Когда же мисс Бакстер свидетельствовала против него, сообщив суду столь ужасающие подробности, что даже он, измученный и потрясенный, принялся их опровергать, весы правосудия качнулись в весьма опасную для мистера Чаннинга сторону.

Впрочем, это естественно. Ружье принадлежало ему… и это его пуля попала в грудь брата! И с этим тяжким грузом ему предстоит жить. Невзирая на то что отец отчаянно пытался сберечь жалкие остатки того, что теперь принадлежало ему по праву рождения… того, что никогда не должно было ему принадлежать!

– Эй! Есть кто дома? – вдруг послышался в прихожей чей-то баритон.

Патрик вздрогнул, отвлекшись от тягостных раздумий.

– Я здесь, – отозвался он, снова выбранившись себе под нос.

И немудрено было не выругаться. Что, во имя неба, понадобилось от него местному викарию, если он решил почтить своим присутствием его скромное жилище?

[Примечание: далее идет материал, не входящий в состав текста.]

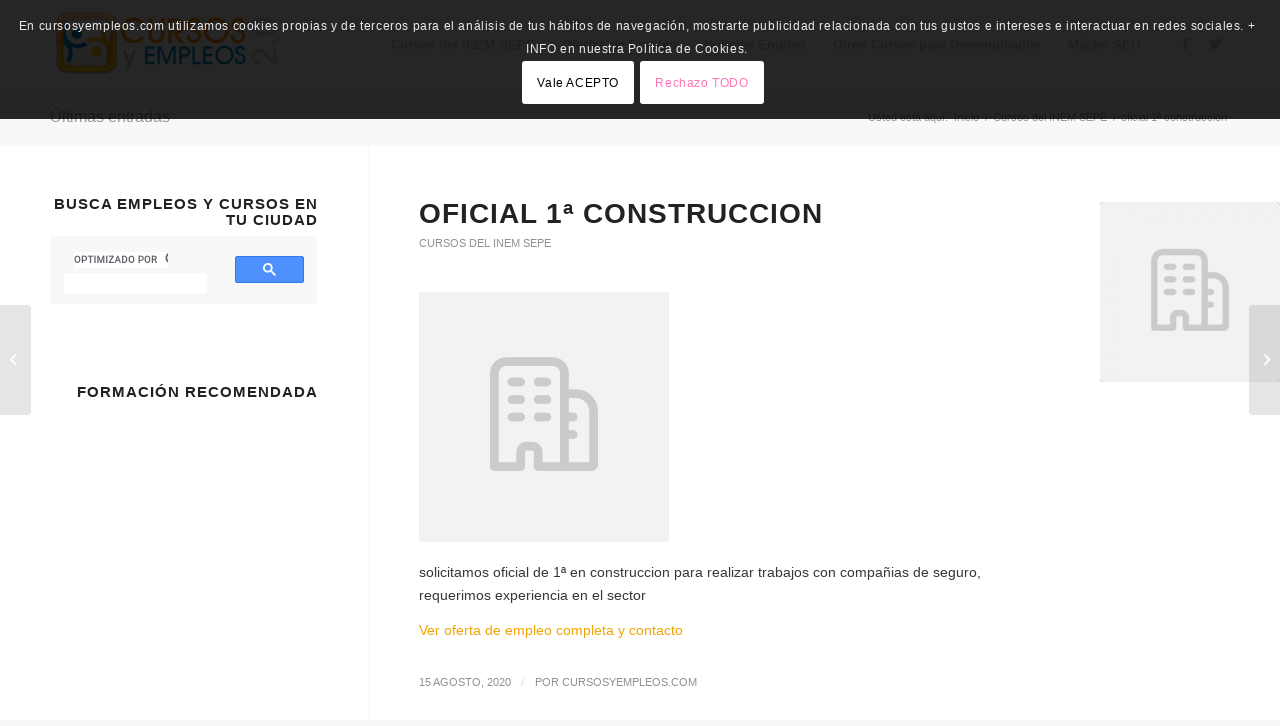

--- FILE ---
content_type: text/html; charset=utf-8
request_url: https://www.google.com/recaptcha/api2/aframe
body_size: 115
content:
<!DOCTYPE HTML><html><head><meta http-equiv="content-type" content="text/html; charset=UTF-8"></head><body><script nonce="zU16mvjHAPcvvJxhEKYiLw">/** Anti-fraud and anti-abuse applications only. See google.com/recaptcha */ try{var clients={'sodar':'https://pagead2.googlesyndication.com/pagead/sodar?'};window.addEventListener("message",function(a){try{if(a.source===window.parent){var b=JSON.parse(a.data);var c=clients[b['id']];if(c){var d=document.createElement('img');d.src=c+b['params']+'&rc='+(localStorage.getItem("rc::a")?sessionStorage.getItem("rc::b"):"");window.document.body.appendChild(d);sessionStorage.setItem("rc::e",parseInt(sessionStorage.getItem("rc::e")||0)+1);localStorage.setItem("rc::h",'1769640185060');}}}catch(b){}});window.parent.postMessage("_grecaptcha_ready", "*");}catch(b){}</script></body></html>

Монументальная фигура преподобного Рамзи весьма внушительно смотрелась на кафедре, но сейчас, протискиваясь в узкий дверной проем, он более всего напоминал черепаху, стремящуюся выпростаться из панциря. Увидев, чем занят Патрик, преподобный замер. Отчасти еще и потому, что хвостик ягненка как раз в этот момент стремительно завибрировал и из-под него прямо на паркет посыпались мелкие черные катышки… Преподобный извлек из кармана своего черного сюртука огромный носовой платок и прижал к носу.

– Если бы вы, мистер Чаннинг, почаще посещали храм, – гнусаво произнес он, – то знали бы, что чистота – один из синонимов благочестия. Разве для джентльмена вроде вас большая новость, что скот следует держать в хлеву?

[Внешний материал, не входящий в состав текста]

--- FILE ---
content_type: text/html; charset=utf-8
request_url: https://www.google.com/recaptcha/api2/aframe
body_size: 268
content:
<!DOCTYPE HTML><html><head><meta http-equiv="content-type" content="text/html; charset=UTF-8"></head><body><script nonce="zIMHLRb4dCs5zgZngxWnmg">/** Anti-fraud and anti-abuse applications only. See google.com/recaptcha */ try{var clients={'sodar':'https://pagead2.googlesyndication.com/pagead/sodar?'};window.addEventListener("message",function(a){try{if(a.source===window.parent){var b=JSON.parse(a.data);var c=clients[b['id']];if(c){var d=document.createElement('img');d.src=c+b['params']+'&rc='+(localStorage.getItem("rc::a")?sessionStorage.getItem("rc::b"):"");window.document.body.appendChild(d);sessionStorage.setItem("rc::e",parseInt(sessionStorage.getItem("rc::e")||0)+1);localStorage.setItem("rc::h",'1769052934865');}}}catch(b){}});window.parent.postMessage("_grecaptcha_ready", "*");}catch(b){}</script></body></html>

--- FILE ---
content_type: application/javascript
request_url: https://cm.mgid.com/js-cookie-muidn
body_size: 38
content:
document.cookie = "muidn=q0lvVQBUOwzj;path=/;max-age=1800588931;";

Патрик хмуро выпрямился и вынул бутылочку из жадного ротика ягненка. Тот обиженно заблеял, но напрасно: молока не осталось даже на донышке. Патрик бросил ягненку охапку сена, прикидывая, что бы ответить преподобному. Возможно, викарий и мисс Бакстер с ним не согласятся, но запах теплого навоза, оставленного здоровым животным, никогда не вызывал у него отвращения.

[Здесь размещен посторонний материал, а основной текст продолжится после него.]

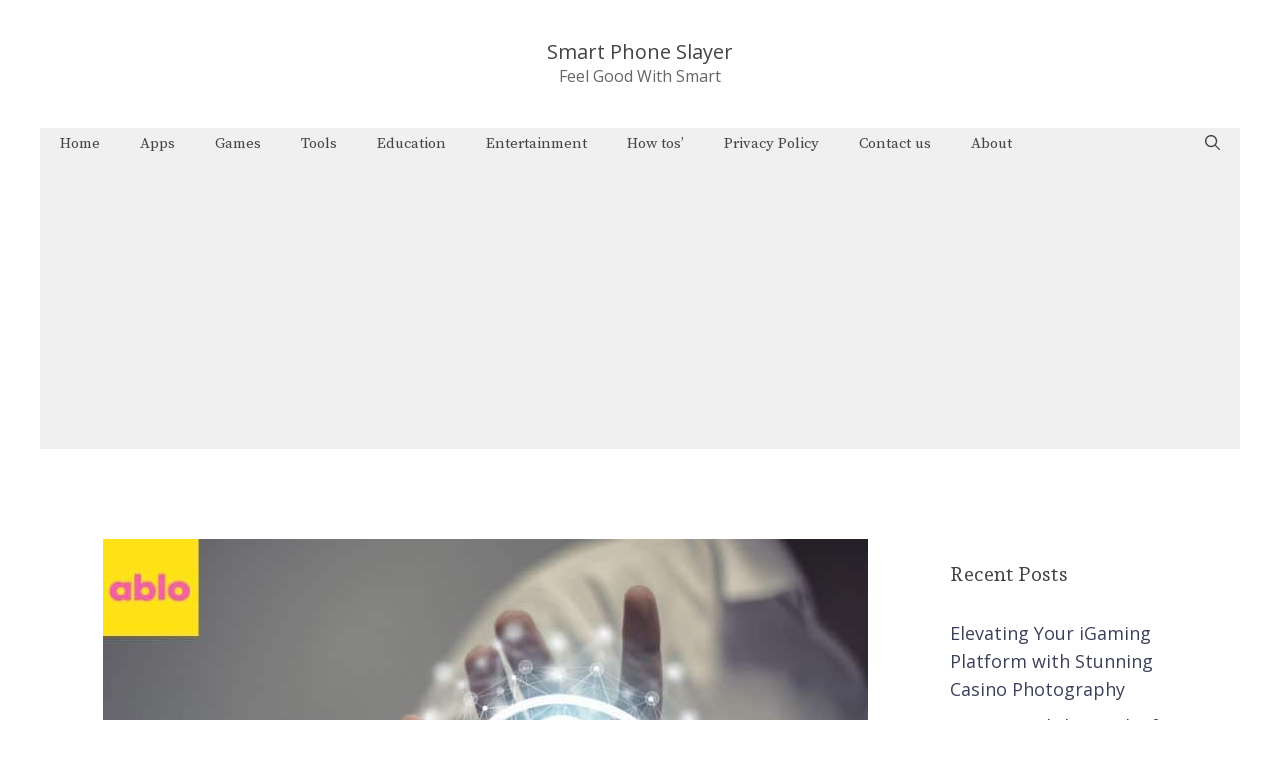

--- FILE ---
content_type: text/html; charset=utf-8
request_url: https://www.google.com/recaptcha/api2/aframe
body_size: 267
content:
<!DOCTYPE HTML><html><head><meta http-equiv="content-type" content="text/html; charset=UTF-8"></head><body><script nonce="5VE9Zs2tdChK9o3gGZJJ2Q">/** Anti-fraud and anti-abuse applications only. See google.com/recaptcha */ try{var clients={'sodar':'https://pagead2.googlesyndication.com/pagead/sodar?'};window.addEventListener("message",function(a){try{if(a.source===window.parent){var b=JSON.parse(a.data);var c=clients[b['id']];if(c){var d=document.createElement('img');d.src=c+b['params']+'&rc='+(localStorage.getItem("rc::a")?sessionStorage.getItem("rc::b"):"");window.document.body.appendChild(d);sessionStorage.setItem("rc::e",parseInt(sessionStorage.getItem("rc::e")||0)+1);localStorage.setItem("rc::h",'1769247627115');}}}catch(b){}});window.parent.postMessage("_grecaptcha_ready", "*");}catch(b){}</script></body></html>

– А разве джентльмен вроде вас, преподобный, не знает, что принято стучаться, прежде чем входить? – сказал он наконец. – Похоже, что мы оба с вами пренебрегаем некоторыми условностями.

Преподобный Рамзи возмущенно прогундосил в платок:

– Но ваша дверь была открыта, сэр!

Патрик хмуро глядел на непрошеного визитера. И тот и другой знали, что дверь открыта не была. Правда, не была и заперта…

– Чем могу быть вам полезен, преподобный?

– Стивенс сказал, что моя собака, возможно, у вас.

– Стивенс? Не припоминаю, чтобы кузнец видел, что стряслось нынче вечером на дороге…

– Он услышал об этом от мясника, а тому рассказала миссис Пью.

Патрик заколебался. Скорость распространения здешних слухов не переставала его поражать, хоть он и прожил тут уже одиннадцать месяцев.

– А кто такая эта миссис Пью?

– Сестра мистера Джефферса.

– А-а-а…

– Так что насчет собаки? Черно-белая колли. Пятна на носу. Зовут Скип.

Услышав точное описание пострадавшего пса, Патрик лишь тяжело вздохнул. Надежда получить хоть сколько-нибудь денег, не говоря уже о том, чтобы покрыть расходы на операцию, развеялась как дым. Не имело смысла об этом даже заикаться. Викарий был известен своей прижимистостью, но при этом по некоей странной причине от своих прихожан ожидал щедрости. Теперь, узнав, что злополучное животное принадлежит Рамзи, Патрик мрачно подумал, не переквалифицироваться ли ему из ветеринаров, например, в каменщики…

Трудно было не привязываться к животным, которых он лечил. А возвращать их недостойным хозяевам, притом не получив за свой труд ни пенса, было еще трудней.